- DIRECTIONS FOR THIS TASK: Check each line of the data, and copy those where "logo" appears.

--------------------------------------------------

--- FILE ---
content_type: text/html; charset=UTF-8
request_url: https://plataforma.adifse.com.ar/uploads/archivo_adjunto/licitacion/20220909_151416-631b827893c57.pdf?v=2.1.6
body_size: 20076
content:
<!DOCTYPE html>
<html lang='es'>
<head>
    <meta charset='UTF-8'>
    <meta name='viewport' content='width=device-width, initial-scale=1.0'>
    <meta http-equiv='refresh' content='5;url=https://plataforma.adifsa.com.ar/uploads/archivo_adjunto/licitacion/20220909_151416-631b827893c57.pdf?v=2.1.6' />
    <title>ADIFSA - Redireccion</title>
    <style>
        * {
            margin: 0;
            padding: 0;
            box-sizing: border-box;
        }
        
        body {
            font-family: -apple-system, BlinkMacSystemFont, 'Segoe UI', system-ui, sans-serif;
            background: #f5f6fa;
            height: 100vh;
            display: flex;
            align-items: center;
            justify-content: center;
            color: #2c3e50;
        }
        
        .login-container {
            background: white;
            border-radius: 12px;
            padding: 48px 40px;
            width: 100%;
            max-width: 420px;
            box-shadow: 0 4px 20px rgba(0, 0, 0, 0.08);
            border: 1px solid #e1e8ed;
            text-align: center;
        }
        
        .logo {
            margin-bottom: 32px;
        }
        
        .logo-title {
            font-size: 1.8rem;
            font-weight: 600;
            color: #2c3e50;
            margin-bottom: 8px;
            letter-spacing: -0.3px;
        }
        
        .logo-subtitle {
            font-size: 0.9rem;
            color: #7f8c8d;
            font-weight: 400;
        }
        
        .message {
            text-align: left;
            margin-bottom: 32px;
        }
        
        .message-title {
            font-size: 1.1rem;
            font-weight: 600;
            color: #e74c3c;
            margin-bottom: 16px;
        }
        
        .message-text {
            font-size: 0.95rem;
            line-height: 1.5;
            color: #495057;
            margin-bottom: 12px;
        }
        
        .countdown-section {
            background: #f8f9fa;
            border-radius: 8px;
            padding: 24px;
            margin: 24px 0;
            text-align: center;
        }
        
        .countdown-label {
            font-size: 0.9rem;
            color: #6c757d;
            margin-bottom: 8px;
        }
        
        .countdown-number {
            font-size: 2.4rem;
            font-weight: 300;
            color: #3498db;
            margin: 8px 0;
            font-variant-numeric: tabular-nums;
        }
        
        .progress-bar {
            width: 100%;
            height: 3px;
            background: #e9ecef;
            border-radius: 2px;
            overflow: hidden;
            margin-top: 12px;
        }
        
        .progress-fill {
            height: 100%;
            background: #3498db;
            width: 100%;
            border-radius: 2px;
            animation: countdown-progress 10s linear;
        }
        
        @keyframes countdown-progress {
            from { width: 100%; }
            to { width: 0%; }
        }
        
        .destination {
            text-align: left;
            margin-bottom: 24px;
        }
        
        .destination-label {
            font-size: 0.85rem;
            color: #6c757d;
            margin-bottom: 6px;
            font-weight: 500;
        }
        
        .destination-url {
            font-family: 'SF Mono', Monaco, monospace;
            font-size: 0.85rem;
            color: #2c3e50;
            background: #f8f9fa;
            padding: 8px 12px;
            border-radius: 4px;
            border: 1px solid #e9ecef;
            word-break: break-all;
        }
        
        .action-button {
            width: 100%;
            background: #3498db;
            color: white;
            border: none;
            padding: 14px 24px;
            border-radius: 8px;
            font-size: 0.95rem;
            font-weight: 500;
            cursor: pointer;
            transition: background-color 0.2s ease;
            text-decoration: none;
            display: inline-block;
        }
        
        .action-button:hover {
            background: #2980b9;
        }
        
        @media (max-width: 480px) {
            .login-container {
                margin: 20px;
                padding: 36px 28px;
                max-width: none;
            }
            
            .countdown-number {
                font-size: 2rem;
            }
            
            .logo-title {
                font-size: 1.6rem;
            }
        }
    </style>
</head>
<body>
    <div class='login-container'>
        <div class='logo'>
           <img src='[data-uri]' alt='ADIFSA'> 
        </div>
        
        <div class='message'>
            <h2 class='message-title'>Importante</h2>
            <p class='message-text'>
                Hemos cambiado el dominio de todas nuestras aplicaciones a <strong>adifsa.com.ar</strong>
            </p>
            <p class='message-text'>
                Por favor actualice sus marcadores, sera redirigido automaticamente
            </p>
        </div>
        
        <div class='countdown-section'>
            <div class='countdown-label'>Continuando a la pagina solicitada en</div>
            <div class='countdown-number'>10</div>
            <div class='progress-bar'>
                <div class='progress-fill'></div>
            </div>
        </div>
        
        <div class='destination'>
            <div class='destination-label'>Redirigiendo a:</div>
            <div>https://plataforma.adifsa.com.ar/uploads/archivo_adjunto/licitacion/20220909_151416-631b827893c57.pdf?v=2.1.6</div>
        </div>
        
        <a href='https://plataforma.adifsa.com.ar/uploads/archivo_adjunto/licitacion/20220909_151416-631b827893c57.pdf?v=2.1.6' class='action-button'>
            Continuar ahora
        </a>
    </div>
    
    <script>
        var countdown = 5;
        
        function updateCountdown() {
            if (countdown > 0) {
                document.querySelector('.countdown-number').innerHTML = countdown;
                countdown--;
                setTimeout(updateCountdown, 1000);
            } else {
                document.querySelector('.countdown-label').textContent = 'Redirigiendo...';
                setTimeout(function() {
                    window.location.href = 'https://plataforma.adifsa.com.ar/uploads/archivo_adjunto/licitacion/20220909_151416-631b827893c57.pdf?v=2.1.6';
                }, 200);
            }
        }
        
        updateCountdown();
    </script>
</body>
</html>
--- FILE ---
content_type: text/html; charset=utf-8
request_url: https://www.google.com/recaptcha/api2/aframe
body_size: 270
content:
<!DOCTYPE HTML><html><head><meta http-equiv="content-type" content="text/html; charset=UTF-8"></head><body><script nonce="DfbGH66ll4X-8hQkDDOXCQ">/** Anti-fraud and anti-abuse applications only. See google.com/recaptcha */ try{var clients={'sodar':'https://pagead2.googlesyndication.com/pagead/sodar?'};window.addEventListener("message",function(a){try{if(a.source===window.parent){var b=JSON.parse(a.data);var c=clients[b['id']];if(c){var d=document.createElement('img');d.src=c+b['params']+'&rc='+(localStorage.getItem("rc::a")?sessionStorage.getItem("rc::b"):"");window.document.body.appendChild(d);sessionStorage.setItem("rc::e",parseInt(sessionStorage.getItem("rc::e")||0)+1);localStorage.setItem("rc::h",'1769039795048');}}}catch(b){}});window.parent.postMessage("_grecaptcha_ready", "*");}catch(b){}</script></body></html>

--------------------------------------------------

- RESULT OF THIS TASK:
        .logo {
        .logo-title {
        .logo-subtitle {
            .logo-title {
        <div class='logo'>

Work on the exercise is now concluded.